Please return each entry exactly as it appears, but not the pictures.
-- Task inputs follows --
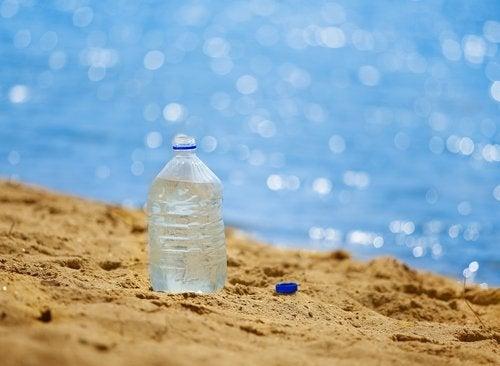 Plastflaske i sanden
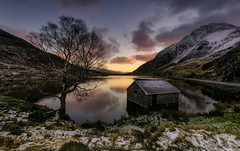 Llyn Ogwen Dawn (Captain Nikon) Tags: winter lake snow ice sunrise reflections frost peaks snowdonia boathouse moods lonetree tryfan northwales llynogwen sigma1020mmf4 nikond7000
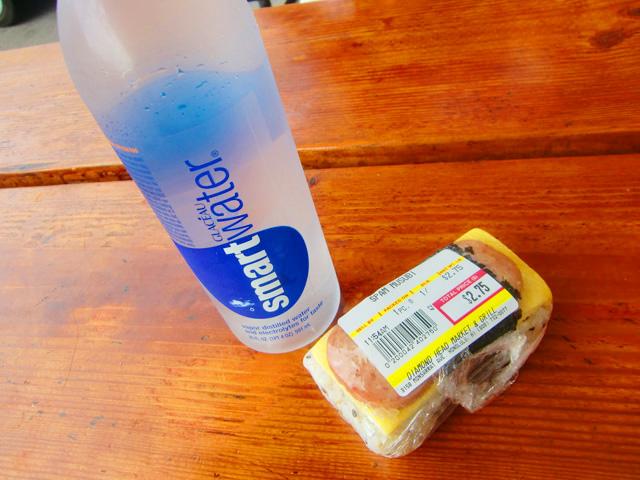 ダイヤモンドヘッドマーケット&グリル,ペットボトルの水とスパム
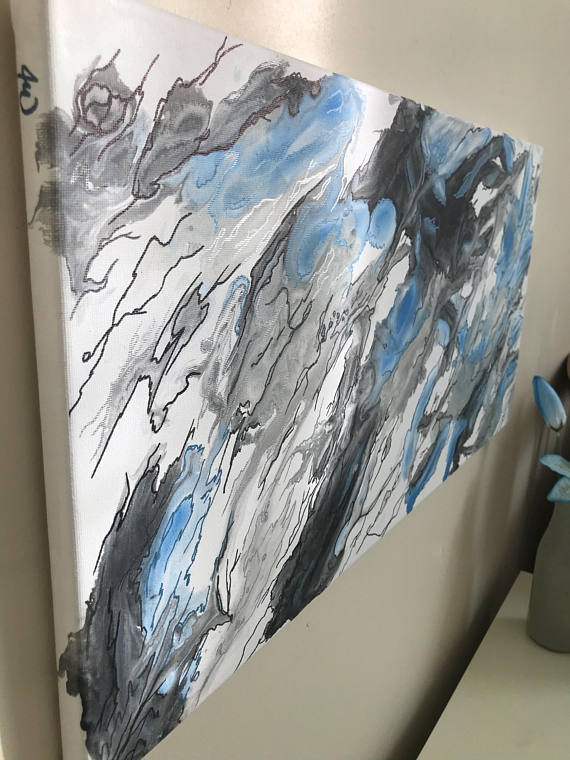 This Fluid Pour Acrylic Painting With Metallic Pen Accents Mimics The Appearance Of A Slate Of Marble Great For Minimalistic Abstract Abstracto Pinturas Arte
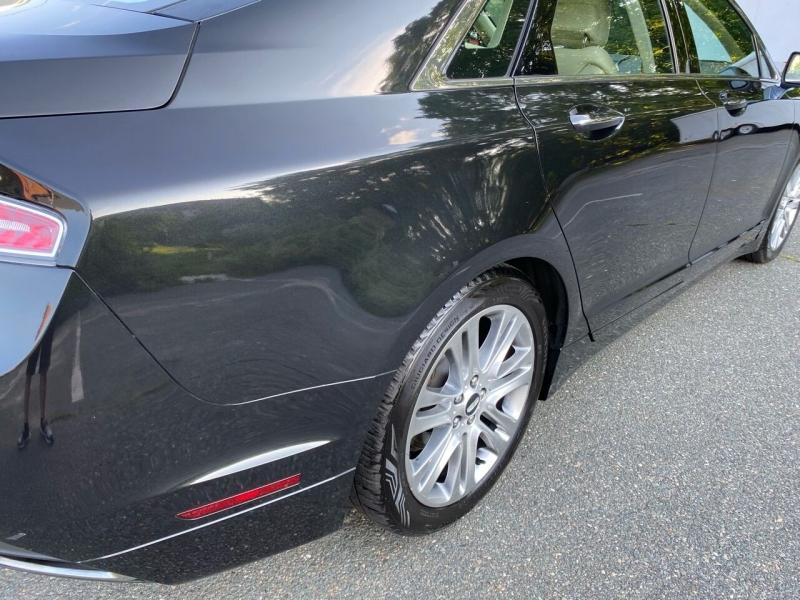 Lincoln MKZ Hybrid 2013 price $14,699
-- Task inputs concluded --
Output for this exercise
 Plastflaske i sanden
 Llyn Ogwen Dawn (Captain Nikon) Tags: winter lake snow ice sunrise reflections frost peaks snowdonia boathouse moods lonetree tryfan northwales llynogwen sigma1020mmf4 nikond7000
 ダイヤモンドヘッドマーケット&グリル,ペットボトルの水とスパム
 This Fluid Pour Acrylic Painting With Metallic Pen Accents Mimics The Appearance Of A Slate Of Marble Great For Minimalistic Abstract Abstracto Pinturas Arte
 Lincoln MKZ Hybrid 2013 price $14,699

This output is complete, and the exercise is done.